# Casadio theo 64



## duracell071 (Jan 12, 2014)

hey guys, i've just bought a casadio theo 54 on ebay for £130 on a whim. I currently have an mc2, will this be an upgrade? and also, there is a mention the burrs may be worn, where's the best place to start looking for a replacement set?

thanks


----------



## Mrboots2u (May 10, 2013)

This place seems to be a supplier of new casadio machines , might be worth trying for burrs . Would expect it to be a step up from mc2 . Is it on demand ?

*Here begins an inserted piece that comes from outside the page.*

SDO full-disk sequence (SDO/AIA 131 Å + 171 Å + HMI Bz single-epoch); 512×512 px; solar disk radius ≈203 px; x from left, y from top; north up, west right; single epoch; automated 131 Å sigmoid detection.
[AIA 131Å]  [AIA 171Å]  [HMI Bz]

http://www.ringtonsbeverages.co.uk/casadio-m19

Link to a parts diagram

http://b2b.lfspareparts724.com/public/minicataloghi/Coffee-grinders-CASADIO_201309161140_lf.pdf?do=download

http://www.lfspareparts724.co.uk/en/filialeinglese/home/catalogues/famiglie-produttori?idcatalogo=MC&lang=1&idproduttore=001047&cartella&catalogo=Coffee+grinders&nomeprod=CASADIO

Caveat not dealt with any of these people though .


----------



## duracell071 (Jan 12, 2014)

what do you mean by demand?

thanks for the info by the way


----------



## Charliej (Feb 25, 2012)

LF are a great company to deal with BUT you need a trade account with them, it's where all the IMS screens and baskets etc are coming from.


----------



## Mrboots2u (May 10, 2013)

duracell071 said:


> what do you mean by demand?
> 
> thanks for the info by the way


Does it have a doser on the front , or it it on demand ( electronic timed thro a shute straight into the portafilter )


----------



## Mrboots2u (May 10, 2013)

Charliej said:


> LF are a great company to deal with BUT you need a trade account with them, it's where all the IMS screens and baskets etc are coming from.

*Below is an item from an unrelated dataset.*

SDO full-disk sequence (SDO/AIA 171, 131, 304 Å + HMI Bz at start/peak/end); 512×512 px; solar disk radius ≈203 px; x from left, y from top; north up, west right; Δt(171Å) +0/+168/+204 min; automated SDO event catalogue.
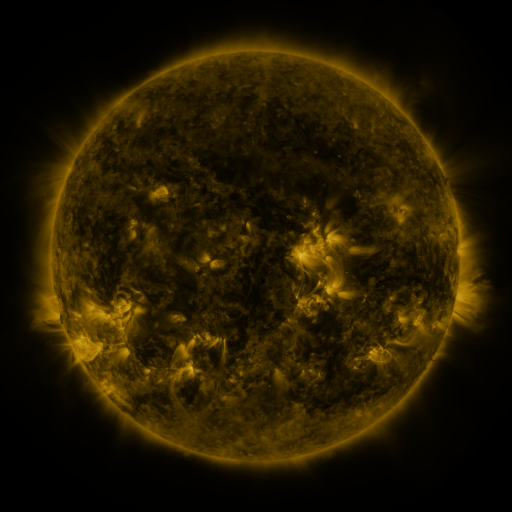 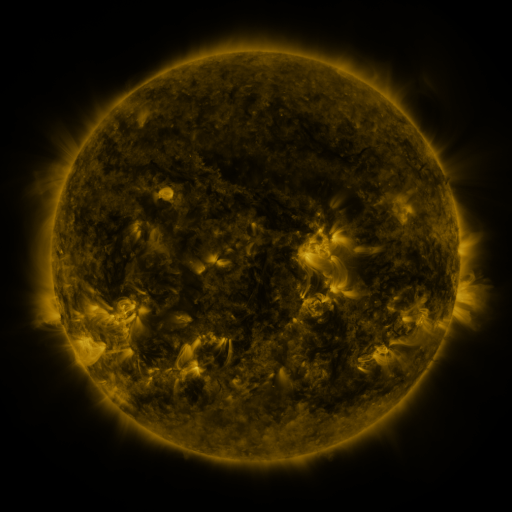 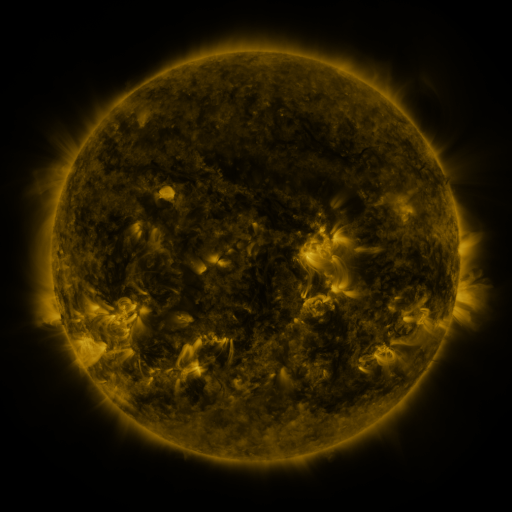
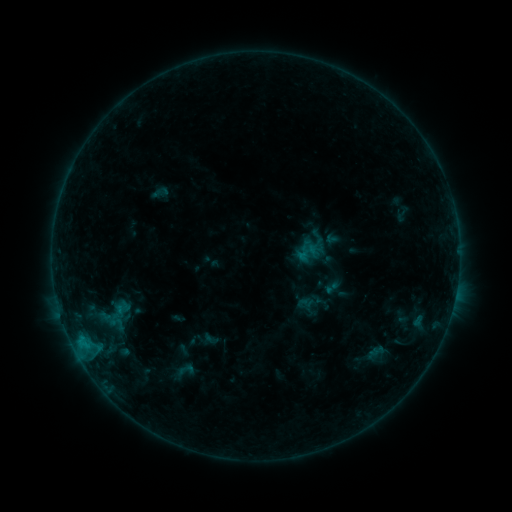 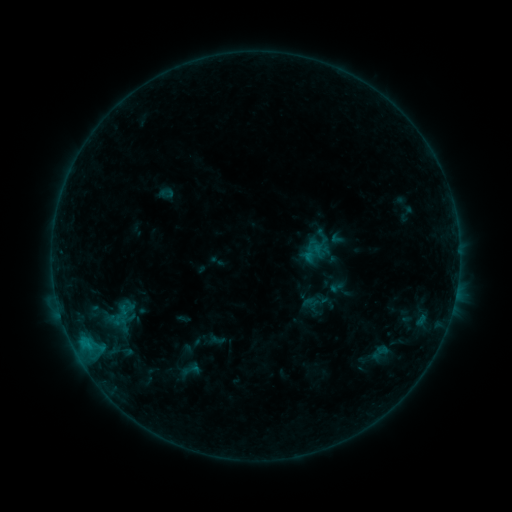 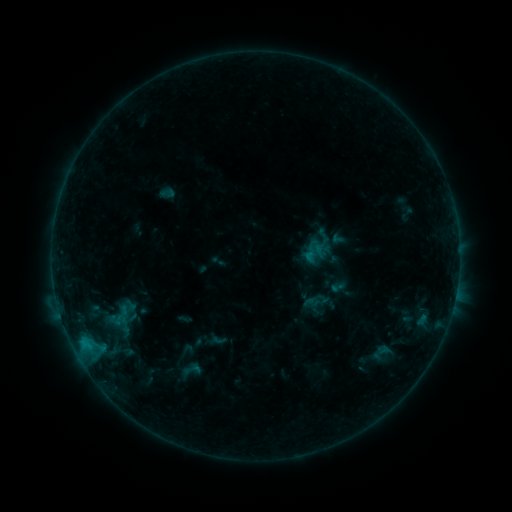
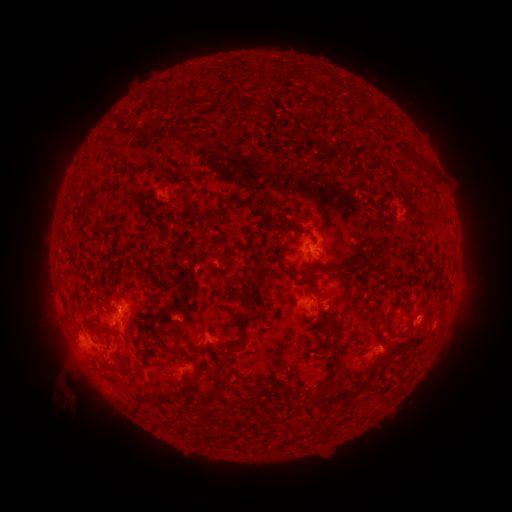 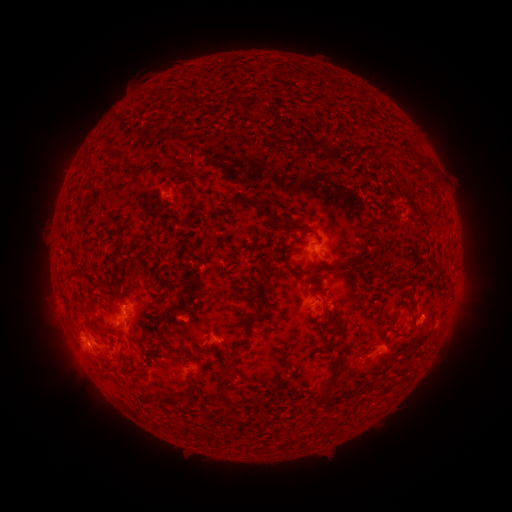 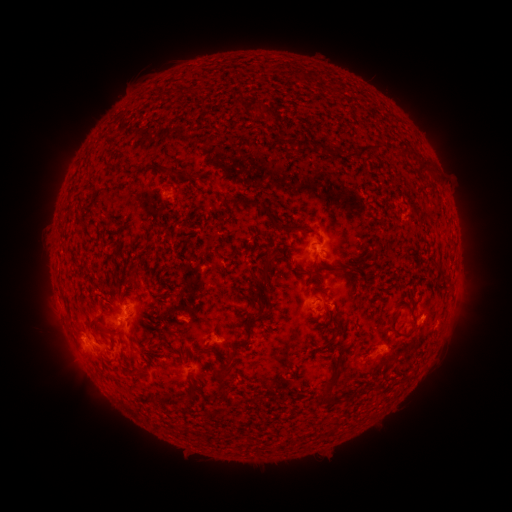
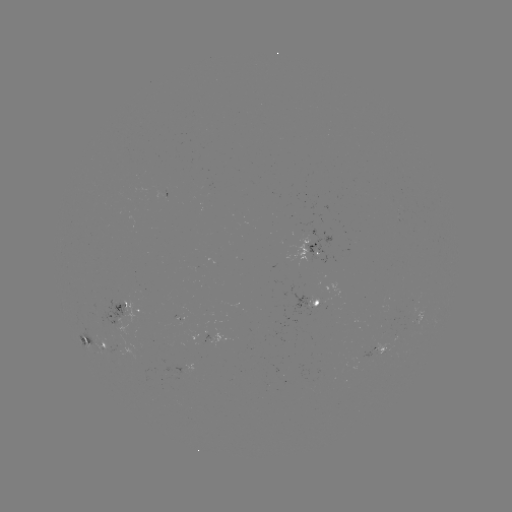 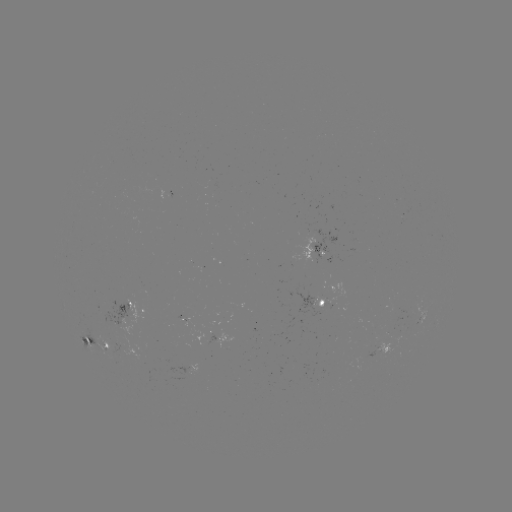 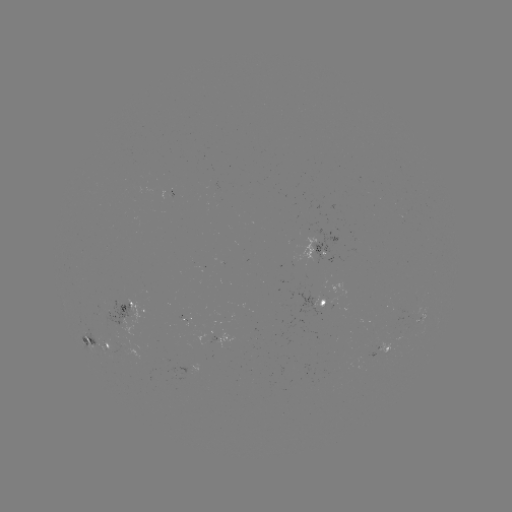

Is that you offering serves Charlie >


----------



## duracell071 (Jan 12, 2014)

ah, it has a doser http://www.ebay.co.uk/itm/casadio-coffee-grinder-burr-/221364876554?nma=true&si=8kX7iY5Za6ZfmVVEpkmTD3dV%252B3g%253D&orig_cvip=true&rt=nc&_trksid=p2047675.l2557


----------



## Charliej (Feb 25, 2012)

Mrboots2u said:


> Is that you offering serves Charlie >


Well if the OP is quick about working out whether he needs anything ordering yes it can go on the big order, but other wise it's £9.90 carriage and a minimum order value of £60 not including carriage, I'll be putting the other order in as soon as head office in Italy sort my new log in details out for their webshop.


----------



## duracell071 (Jan 12, 2014)

the on demand ones look very very similar the the la cimbali grinder we have at the bar where i work, i don't make coffee there (i'm a chef) but it grinds much faster the mc2 for sure.


----------